So kann man es auch verdrehen - im Wolkenkuckucksheim. Die Strategie des Warschauer Paktes war erwiesenermaßen komplett auf Angriff ausgelegt. Wissen Sie überhaupt, wie viele swj. Divisionen in der DDR stationiert waren? Wie der Dienst in der Nationalen Volksarmee der DDR aussah, in der man sich über die Bndeswehr als einer "Frühstücksarmee" lustig machte? Bis zu Gorbatschow hätte man bei einer erkannten deutlichen Schwäche der NATO nicht gezögert anzugreifen. So wie man nicht zögerte, durch das brutale Eingreifen in der DDR, Ungarn und der Tschechoslowakei sogar das Territorium der Satelliten-Staaten zum Verbleib im Ostblock zu zwingen. Wenn hier über die Kuba-Krise als Negativ-Beispiel seitens der USA geschrieben wird, in der kein einziger Mensch sein Leben verlor, so werden obige Beispiele geflissentlich ausgeklammert. Aber das war der Kontext des damaligen Kalten Krieges.
Es mag sein, dass ich durch ihn allzu stark geprägt wurde. Trotzdem sind Parallelen zum Heute mehr als augenfällig.
Eben so einseitig ist die Meriten-Verteilung an Gorbatschow, wenn es um die deutsche Einheit geht. Ich erkenne seine Verdienste voll und ganz an und wünschte, es gäbe mehr Politiker seines Schlages. Aber es war Bush sen., der Thatcher und Mitterand zum Teil mit rigorosen Mitteln umstimmte, doch noch der deutschen Vereinigung zuzustimmen.
Aber es scheint in diesem Forum en vogue zu sein, die positiven Seiten und Handlungsweisen der USA auszuklammern - genau wie die herausragenden Negativbeispiele der UdSSR, bzw. Russlands.

Wir haben momentan auf europäischen Boden drei politische Modelle. Das des autokratischen Russlands, das der EU und seiner Mitgliedsstaaten und das der neutralen Länder. Dass die ersten Modelle so gut wie keine Schnittmengen besitzen, wird angesichts Putins immer stärker werdenden innenpolitischen Restriktionen und Machtkonzentration auf seine eigene Person immer deutlicher. Angesichts dessen ist es völlig legitim und normal, dass sich gerade die neutralen Länder in Richtung EU bewegen - und nichts anderes ist auf dem Maidan geschehen. Hier von einer Kriegshetze und Manipulation der EU zu sprechen, ist schon sehr realitätsfremd.
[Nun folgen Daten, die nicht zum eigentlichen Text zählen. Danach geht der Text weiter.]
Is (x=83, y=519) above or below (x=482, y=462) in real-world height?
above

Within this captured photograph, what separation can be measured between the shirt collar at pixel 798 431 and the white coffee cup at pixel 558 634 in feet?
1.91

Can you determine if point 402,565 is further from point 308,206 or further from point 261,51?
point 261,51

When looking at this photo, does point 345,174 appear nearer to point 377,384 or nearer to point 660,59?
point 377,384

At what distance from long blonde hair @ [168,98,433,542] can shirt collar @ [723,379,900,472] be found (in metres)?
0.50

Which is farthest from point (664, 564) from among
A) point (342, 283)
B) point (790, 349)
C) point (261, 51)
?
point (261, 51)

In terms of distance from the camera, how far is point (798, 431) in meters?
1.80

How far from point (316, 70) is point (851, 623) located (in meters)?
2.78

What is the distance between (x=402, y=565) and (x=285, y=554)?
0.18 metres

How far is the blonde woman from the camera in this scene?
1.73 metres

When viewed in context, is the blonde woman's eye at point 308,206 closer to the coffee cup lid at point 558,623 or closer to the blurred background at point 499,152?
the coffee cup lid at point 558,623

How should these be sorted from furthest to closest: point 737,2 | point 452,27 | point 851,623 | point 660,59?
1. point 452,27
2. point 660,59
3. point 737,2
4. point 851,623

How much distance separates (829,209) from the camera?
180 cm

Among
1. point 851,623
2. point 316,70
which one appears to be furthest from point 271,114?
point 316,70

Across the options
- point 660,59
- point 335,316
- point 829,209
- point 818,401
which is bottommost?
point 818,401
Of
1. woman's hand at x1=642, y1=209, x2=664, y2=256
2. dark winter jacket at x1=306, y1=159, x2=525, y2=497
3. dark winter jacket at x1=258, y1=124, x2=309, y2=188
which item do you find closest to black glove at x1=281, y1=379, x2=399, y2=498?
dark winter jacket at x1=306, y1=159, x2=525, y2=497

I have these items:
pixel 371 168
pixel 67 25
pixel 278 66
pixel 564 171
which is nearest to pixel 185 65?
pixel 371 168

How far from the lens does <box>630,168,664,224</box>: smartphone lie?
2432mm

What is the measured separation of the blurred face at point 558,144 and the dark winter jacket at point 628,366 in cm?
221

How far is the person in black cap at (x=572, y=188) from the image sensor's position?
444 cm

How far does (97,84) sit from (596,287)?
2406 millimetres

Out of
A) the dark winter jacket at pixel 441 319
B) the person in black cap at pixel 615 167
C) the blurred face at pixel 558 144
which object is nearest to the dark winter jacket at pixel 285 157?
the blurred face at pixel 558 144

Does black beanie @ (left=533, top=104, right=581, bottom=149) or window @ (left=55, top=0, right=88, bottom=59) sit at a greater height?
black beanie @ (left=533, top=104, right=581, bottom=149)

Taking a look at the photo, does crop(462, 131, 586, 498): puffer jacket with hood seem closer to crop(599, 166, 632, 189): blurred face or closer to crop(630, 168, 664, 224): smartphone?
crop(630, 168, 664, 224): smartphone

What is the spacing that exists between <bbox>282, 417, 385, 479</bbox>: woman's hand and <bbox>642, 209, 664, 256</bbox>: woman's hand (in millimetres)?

Wenn Herr Putin also seinen Einflussbereich behalten oder erweitern möchte, müsste er die Attraktivität und Verlässlichkeit Russlands deutlichst verbessern. Ansonsten wird er eben die letztlich souveränen und damit eigenverantwortlichen Nachbarstaaten an die EU "verlieren". Ich billige Russland in dieser Frage keine Sonderrolle als schützenswerte Großmacht zu, der man ein gesteigertes Eigeninteresse als quasi naturgegeben zu Füßen legt.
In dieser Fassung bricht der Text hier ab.